The importance of the fight against money laundering in the modern world

Current trends in politics, economics, finance and other spheres of human activity, often associated with the term "globalization," make notable corrections to the definition of security, primarily extending its meaning. As the CFO of FinCor Argentina rightly notes, "for modern society, security is becoming an integral concept, since it covers the most acute processes that affect all people: from the threat of becoming a victim of a terrorist attack to cuts of energy in homes and facilities that can alter the normal rhythm of life. " From this point of view, international crime has been considered by the international community for several decades as one of the global problems, whose solution requires the collective efforts of all states.
It is extremely difficult, if possible, to imagine the real scale of the global financial flows created and operated by organized crime in different countries of the world.
According to the estimates of the International Monetary Fund, the quantities washed average between 2 and 5% of the global gross domestic product (GDP). And the FATF emphasizes that even according to the most optimistic forecasts, such amounts can be approximately equal to the GDP of a country like Spain.
From the point of view of the state and its economy, money laundering can cause damage (if money is invested in the "shadow" economy, exported from the country, affects the distribution of monetary resources) and has temporary positive consequences . As a general rule, many "extraterritorial states" are not interested in the origin of the money invested in the development of their economies and that constitutes a significant part of GDP.

The negative effects of money laundering

However, there are circumstances that suggest that money laundering has potentially devastating consequences for the economy, the political and social spheres.
Among the negative consequences of money laundering are the connection of this process with other negative phenomena: terrorism, illegal distribution of narcotics and weapons, slave trade, illegal emigration.
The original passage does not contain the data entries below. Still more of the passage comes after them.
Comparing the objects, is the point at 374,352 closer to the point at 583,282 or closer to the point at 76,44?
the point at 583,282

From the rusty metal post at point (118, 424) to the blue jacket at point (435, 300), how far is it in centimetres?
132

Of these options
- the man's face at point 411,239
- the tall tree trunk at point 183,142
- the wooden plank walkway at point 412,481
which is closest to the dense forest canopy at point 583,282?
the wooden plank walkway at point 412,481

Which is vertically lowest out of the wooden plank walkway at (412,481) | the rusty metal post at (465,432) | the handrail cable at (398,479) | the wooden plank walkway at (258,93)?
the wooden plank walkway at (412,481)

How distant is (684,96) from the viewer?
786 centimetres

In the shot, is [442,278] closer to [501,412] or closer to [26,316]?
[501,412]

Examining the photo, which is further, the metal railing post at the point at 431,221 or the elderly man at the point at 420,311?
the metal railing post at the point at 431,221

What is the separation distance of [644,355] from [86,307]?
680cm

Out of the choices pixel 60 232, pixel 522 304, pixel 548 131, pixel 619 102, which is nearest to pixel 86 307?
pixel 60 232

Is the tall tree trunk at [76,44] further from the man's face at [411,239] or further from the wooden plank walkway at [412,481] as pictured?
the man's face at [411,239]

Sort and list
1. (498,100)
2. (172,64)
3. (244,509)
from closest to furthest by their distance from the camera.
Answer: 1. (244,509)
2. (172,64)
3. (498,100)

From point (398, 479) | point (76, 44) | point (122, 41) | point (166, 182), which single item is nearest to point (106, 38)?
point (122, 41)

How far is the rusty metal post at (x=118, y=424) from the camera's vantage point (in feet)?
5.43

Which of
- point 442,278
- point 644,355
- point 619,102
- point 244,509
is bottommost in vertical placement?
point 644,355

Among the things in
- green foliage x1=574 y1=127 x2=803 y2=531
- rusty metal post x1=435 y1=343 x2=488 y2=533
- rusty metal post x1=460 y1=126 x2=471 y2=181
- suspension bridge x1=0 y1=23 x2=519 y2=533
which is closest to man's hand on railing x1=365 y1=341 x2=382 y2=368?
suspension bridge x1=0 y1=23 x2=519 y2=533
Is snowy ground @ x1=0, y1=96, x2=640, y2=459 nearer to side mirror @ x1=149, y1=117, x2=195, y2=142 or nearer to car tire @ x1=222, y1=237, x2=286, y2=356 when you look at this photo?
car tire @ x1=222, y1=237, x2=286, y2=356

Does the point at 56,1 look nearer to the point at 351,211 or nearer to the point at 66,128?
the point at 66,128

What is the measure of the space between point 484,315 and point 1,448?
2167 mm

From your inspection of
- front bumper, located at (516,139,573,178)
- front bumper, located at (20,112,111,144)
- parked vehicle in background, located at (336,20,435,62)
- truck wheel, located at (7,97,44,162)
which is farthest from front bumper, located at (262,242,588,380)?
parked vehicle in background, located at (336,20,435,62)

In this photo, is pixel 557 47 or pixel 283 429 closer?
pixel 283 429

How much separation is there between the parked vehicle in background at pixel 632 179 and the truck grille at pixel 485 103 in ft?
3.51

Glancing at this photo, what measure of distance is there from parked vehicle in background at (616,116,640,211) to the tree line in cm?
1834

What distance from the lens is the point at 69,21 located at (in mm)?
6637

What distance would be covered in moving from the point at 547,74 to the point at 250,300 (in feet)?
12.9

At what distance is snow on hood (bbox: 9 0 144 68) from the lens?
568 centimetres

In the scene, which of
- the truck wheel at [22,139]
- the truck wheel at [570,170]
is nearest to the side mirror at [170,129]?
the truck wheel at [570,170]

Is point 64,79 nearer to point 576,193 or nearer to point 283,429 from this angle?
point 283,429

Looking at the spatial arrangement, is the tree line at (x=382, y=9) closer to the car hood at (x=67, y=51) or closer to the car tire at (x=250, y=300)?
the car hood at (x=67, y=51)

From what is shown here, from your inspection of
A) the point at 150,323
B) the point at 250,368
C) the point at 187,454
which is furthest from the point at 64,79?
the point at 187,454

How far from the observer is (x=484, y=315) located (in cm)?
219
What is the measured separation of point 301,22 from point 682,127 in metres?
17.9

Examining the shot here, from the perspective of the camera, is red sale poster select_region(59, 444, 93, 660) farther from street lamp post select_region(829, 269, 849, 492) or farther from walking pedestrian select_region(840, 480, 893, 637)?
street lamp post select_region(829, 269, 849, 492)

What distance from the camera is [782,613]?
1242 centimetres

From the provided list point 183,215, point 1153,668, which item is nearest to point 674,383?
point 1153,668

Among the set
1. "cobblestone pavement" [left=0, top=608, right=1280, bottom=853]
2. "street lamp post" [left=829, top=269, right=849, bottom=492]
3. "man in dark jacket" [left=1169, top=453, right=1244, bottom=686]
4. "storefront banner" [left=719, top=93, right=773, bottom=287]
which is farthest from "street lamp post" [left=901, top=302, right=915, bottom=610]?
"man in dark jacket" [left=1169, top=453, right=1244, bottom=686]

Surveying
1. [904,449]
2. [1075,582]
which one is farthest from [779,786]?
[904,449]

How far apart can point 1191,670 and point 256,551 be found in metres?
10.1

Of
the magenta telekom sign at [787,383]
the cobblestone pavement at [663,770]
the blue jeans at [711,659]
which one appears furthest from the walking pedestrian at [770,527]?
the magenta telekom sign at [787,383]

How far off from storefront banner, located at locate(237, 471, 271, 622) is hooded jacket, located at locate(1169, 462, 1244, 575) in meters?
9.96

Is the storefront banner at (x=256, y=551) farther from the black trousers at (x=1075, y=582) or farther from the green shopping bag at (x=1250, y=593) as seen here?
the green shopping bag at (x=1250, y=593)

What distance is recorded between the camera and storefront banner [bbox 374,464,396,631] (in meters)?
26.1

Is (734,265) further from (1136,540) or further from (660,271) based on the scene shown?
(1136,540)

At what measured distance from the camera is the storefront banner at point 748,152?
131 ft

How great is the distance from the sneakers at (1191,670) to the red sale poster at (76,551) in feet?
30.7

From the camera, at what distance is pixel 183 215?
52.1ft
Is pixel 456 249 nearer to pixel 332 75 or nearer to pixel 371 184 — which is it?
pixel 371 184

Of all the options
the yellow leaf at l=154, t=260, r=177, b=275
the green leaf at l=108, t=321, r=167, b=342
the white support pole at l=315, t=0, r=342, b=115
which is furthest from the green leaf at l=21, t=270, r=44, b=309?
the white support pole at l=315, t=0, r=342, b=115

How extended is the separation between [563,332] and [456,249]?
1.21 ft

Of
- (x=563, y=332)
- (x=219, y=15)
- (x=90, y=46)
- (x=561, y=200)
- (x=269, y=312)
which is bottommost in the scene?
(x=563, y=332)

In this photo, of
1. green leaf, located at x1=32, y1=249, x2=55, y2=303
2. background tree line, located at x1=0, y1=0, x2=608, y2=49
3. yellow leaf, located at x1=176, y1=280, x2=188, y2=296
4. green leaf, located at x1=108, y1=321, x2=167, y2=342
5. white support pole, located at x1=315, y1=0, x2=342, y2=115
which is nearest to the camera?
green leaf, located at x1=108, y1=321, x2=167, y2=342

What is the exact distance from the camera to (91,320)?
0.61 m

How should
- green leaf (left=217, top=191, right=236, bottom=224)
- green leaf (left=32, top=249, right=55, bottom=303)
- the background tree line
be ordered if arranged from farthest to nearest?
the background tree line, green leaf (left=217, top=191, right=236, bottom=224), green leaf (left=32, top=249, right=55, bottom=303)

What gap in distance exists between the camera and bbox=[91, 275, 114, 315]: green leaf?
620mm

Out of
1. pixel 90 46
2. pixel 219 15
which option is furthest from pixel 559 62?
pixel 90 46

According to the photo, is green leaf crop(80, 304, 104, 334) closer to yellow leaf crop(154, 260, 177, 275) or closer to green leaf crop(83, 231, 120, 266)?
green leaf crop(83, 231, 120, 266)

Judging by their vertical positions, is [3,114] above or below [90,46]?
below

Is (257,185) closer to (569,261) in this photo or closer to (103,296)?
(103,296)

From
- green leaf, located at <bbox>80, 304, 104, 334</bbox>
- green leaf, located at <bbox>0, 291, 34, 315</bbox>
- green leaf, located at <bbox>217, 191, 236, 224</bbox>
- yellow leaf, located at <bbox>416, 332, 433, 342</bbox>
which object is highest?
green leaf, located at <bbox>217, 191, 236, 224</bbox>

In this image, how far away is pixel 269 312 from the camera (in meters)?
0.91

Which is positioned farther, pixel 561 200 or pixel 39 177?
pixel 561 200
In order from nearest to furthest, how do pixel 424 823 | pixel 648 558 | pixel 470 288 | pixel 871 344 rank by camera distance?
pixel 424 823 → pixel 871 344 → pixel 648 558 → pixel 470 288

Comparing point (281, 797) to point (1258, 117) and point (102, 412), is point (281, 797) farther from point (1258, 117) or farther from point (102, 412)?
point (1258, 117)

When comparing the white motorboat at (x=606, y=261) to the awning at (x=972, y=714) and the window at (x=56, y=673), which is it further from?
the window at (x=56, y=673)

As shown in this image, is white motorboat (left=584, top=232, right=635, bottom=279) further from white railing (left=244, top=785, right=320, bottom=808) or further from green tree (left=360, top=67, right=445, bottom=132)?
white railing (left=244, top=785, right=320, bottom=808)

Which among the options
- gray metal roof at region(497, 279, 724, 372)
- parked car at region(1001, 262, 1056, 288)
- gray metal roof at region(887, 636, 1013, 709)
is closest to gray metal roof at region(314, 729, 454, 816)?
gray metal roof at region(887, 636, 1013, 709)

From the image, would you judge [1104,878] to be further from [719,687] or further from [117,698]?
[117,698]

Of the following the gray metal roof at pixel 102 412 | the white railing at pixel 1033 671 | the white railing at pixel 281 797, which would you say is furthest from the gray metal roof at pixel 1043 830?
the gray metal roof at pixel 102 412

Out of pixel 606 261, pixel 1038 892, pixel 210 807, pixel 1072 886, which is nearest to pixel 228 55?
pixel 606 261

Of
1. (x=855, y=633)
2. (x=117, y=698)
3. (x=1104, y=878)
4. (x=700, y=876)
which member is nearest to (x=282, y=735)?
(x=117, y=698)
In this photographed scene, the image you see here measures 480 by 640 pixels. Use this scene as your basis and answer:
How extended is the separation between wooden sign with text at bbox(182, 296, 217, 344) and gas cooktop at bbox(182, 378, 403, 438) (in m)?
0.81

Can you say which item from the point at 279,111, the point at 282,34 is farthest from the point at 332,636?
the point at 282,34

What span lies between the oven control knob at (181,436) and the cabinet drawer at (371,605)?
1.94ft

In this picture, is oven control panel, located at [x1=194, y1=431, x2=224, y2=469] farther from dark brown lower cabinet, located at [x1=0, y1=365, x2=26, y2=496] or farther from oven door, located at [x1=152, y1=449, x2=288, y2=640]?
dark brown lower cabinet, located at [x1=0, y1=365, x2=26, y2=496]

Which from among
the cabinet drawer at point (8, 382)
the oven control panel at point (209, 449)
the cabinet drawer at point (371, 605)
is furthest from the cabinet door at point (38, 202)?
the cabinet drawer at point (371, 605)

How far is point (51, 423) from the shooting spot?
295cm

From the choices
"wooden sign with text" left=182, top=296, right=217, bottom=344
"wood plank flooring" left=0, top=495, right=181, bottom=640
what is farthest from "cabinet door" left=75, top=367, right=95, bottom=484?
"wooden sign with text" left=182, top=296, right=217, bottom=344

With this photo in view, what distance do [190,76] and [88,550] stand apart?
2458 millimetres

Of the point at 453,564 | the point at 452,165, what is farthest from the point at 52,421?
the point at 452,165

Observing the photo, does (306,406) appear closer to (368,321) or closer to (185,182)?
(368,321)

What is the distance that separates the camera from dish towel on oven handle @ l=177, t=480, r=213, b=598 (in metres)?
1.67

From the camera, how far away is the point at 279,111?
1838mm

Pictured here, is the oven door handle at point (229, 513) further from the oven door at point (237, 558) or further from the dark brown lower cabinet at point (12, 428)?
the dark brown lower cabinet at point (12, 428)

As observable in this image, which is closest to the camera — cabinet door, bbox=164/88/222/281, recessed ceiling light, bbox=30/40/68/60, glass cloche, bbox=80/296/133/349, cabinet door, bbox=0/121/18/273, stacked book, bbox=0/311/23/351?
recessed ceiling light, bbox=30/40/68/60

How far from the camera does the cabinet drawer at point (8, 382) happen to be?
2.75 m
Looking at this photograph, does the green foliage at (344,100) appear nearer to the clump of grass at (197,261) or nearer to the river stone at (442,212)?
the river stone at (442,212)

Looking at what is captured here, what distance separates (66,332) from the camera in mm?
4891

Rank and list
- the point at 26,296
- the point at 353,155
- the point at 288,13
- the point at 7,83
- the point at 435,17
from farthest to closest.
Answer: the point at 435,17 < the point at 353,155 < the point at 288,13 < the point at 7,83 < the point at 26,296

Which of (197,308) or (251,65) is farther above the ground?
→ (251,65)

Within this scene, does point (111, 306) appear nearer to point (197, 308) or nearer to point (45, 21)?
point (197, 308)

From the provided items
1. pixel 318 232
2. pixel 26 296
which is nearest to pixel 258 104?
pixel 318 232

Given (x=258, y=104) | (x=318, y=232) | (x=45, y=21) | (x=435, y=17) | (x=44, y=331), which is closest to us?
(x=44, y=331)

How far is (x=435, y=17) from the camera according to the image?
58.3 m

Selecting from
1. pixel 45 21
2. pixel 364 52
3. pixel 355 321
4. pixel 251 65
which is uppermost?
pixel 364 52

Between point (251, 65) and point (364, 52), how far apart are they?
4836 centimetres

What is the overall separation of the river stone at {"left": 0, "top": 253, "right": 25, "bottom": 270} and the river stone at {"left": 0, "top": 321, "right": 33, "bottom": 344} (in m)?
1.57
The legalization of money can be both the root cause of these phenomena, increasing their scale and the consequence. In any case, the laundering of criminal profits gives terrorist and criminal groups additional incentives to expand their activities.
No less important are the real economic consequences of laundering. As a result, the integrity of financial markets, including global ones, is undermined. This process was intensified especially due to an increase in the speed of capital movement from one country to another. Sudden and rapid movements of dirty capital can cause bankruptcy of banks and other financial institutions. That is why the problem of money laundering in the modern world is extremely important.